Their implementation approach is interesting: they have their own custom Forth implementation, with a kernel written in assembly language (ARM, aarch64, x86_64 and ppc64le). Then Strand is written in a mixture of Forth and itself.

I think this is very indicative of Winkelmann's philosophies about software in general. On his site he writes a little bit about why he thinks Forth is so important, and I think it makes for a good explanation of why he probably implemented Strand like this:


A sample from their user manual[0]:

    % print even numbers between 1 and 10

    main :- count(1).

    count(N) :- N =< 10 | even(N), N2 is N + 1, count(N2).

    even(N) :- M is N \\ 2, even(M, N).

    even(0, N) :- writeln(N).
    even(_, _) :- otherwise | true.
[0] http://www.call-with-current-continuation.org/strand/MANUAL

What isn't clear from this snippet, that I think is incredibly cool, is that all of the expressions within a function (here, called processes), actually run in parallel.

In this snippet:

   count(N) :- N =< 10 | even(N), N2 is N + 1, count(N2).
count(N) is defined defined as a process that takes an argument named N, and if N is less than or equal to 10, the process changes state to a random process on the right side, and is also forked to become the other two processes.

Where it gets weird, is that the resulting three processes have data dependencies between them, so if the third process were executed first, count(N2), the dependency on N2 wouldn't be satisfied, and so that process would suspend, and a new process be chosen for execution.

It's easy to look at this line of code and think that the three expressions will execute in the order they're written, but any interleaving of them is possible, with that sort of non-determinism being built into the language by design.

I'm currently reading the Strand book, and it more or less describes the language as being Prolog, but without unification and backtracking: instead treating dataflow as being the basis for the computational model.

It would be interesting if current computers could take advantage of all expressions running in parallel; back last century that was exposing more parallelism (and incurring more coordination costs) than a better, coarser-grained, approach.

I guess that this being a declarative language, it is the task of the compiler to determine the cutoff where you just reorder tasks or you spawn a thread, right?

This is effectively what happens when HDLs are compiled into an ASIC or FPGA.

Can you share your copy of the Strand book? A cursory Google search makes it seem somewhat elusive...

What to work on:
A. Translate this sentence from the Strand discussion into Spanish: "I'm currently reading the Strand book, and it more or less describes the language as being Prolog, but without unification and backtracking: instead treating dataflow as being the basis for the computational model."
B. Answer these questions using the Strand discussion:
(i) For which instruction set architectures is the kernel of the custom Forth implementation written in assembly language?
(ii) According to its comment line, what does the sample program from the user manual print?
(iii) Which two features does the Strand book leave out when it describes the language as Prolog?
C. Pick up the discussion of the Strand programming language after its last sentence and continue it.

Material shown:
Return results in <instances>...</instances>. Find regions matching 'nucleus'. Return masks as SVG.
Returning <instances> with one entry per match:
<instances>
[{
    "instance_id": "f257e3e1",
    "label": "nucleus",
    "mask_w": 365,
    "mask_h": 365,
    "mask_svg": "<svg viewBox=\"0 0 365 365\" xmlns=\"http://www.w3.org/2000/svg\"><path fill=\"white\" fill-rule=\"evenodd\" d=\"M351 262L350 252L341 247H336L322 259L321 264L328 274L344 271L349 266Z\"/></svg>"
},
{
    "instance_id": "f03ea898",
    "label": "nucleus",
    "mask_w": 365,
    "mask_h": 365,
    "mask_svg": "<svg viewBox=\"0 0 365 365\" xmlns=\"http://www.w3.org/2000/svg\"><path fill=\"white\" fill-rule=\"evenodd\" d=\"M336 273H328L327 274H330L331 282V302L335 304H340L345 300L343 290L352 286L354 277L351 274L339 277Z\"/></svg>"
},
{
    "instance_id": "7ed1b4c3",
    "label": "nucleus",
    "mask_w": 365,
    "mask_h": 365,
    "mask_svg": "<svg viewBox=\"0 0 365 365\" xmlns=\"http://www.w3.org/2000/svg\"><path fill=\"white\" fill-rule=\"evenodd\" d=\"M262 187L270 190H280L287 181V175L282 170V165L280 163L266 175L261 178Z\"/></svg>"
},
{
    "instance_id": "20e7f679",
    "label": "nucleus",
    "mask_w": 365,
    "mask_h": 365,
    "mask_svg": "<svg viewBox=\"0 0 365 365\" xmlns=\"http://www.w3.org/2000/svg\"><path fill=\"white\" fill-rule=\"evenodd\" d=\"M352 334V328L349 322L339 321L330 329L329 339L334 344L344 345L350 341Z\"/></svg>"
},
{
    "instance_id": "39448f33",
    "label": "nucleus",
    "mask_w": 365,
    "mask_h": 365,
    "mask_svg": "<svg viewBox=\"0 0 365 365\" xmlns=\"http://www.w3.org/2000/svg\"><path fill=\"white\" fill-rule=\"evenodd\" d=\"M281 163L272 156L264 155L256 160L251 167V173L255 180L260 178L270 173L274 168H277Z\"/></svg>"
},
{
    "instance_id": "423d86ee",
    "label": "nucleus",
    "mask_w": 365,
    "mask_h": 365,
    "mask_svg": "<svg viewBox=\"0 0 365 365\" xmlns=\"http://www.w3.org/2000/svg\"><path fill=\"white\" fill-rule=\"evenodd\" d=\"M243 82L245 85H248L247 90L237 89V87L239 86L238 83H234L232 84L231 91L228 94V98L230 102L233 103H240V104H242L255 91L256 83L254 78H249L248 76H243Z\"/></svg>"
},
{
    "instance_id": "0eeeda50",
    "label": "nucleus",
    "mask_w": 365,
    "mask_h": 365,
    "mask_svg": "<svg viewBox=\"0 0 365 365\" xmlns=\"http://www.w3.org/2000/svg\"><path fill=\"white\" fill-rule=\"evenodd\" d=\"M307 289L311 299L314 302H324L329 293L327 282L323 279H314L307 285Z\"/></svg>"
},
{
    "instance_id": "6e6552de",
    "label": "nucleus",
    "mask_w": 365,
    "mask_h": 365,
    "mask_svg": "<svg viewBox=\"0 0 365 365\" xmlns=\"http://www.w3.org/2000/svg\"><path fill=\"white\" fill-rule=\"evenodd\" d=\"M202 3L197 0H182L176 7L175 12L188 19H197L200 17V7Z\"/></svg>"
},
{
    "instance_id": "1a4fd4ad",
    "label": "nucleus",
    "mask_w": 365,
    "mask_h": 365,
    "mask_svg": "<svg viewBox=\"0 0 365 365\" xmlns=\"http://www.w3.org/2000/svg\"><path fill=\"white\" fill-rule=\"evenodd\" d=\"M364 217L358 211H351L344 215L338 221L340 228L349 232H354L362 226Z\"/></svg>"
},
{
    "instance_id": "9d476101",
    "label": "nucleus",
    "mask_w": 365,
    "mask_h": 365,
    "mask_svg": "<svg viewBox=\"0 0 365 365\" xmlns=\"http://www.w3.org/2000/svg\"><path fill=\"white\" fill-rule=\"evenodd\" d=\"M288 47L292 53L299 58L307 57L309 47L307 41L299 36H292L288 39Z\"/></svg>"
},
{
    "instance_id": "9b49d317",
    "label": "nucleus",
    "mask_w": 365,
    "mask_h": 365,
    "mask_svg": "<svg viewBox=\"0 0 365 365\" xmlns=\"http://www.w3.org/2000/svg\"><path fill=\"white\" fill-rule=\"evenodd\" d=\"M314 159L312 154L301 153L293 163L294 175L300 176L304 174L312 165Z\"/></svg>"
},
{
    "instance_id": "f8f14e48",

Answers to the problems:
A. Actualmente estoy leyendo el libro de Strand, y más o menos describe el lenguaje como Prolog, pero sin unificación ni vuelta atrás (backtracking): en cambio, trata el flujo de datos como la base del modelo computacional.

B.
(i) ARM, aarch64, x86_64 and ppc64le.
(ii) The even numbers between 1 and 10.
(iii) Unification and backtracking.

C.
Unfortunately not: it's a physical copy and was a very generous gift from a friend yesterday, who knew I had been trying to track down a used copy for over a year.

That is a good friend, you should keep them

does the book explain why it doesn't use unification?

Not that I've seen yet, but the manual does include this passage:

> Strand provides pattern matching but no general unification, instead logic variables must be explicitly assigned, which simplifies the semantics considerably.

It can be useful to tackle unification in two steps, even in Prolog. By pattern-matching first (a la functional programming) we quickly get either a failure or a set of distinct variables with constraints, which the second 'proper unification' step can try to solve.

For example, unifying `plus(1, 2)` with `plus(X, X)` can start by pattern-matching, which turns the latter into `plus(X, Y)` with the constraint X = Y (to avoid variables occuring more than once). The match will succeed, producing the constraints X = 1 and Y = 2, along with the X = Y constraint from before. The second step will try to solve these constraints, and fail since they're inconsistent.

I've not done much logic programming, but I've encountered this two-step approach as a way to implement co-inductive logic programming, which lets us handle infinite datastructures like streams.

Looks very similar to erlang, for sure the devil is in details but it’s quite easy to read when applying erlang line of thought to it.

Joe Armstrong and Robert Virding actually experimented with compiling Erlang to Strand. I'm not familiar with all of the details, but I believe they saw a factor of six speedup as compared to the Prolog implementation [0], but deemed the project a failure because of the complexity involved in restricting Strand's parallelism and failure to meet their target of a 70x speedup [1].

I'm actually sharing this in the first place because I managed to acquire a copy of "Strand: New Concepts in Parallel Programming" [2] yesterday, and it includes a case study about the Erlang -> Strand compiler, so I've been having fun trying to piece together the lineage.

[0] https://erlang.org/download/armstrong_thesis_2003.pdf

[1] http://erlang.org/pipermail/erlang-questions/2007-September/...

[2] https://www.amazon.com/Strand-New-Concepts-Parallel-Programm...

Erlang was originally built from Prolog, I believe.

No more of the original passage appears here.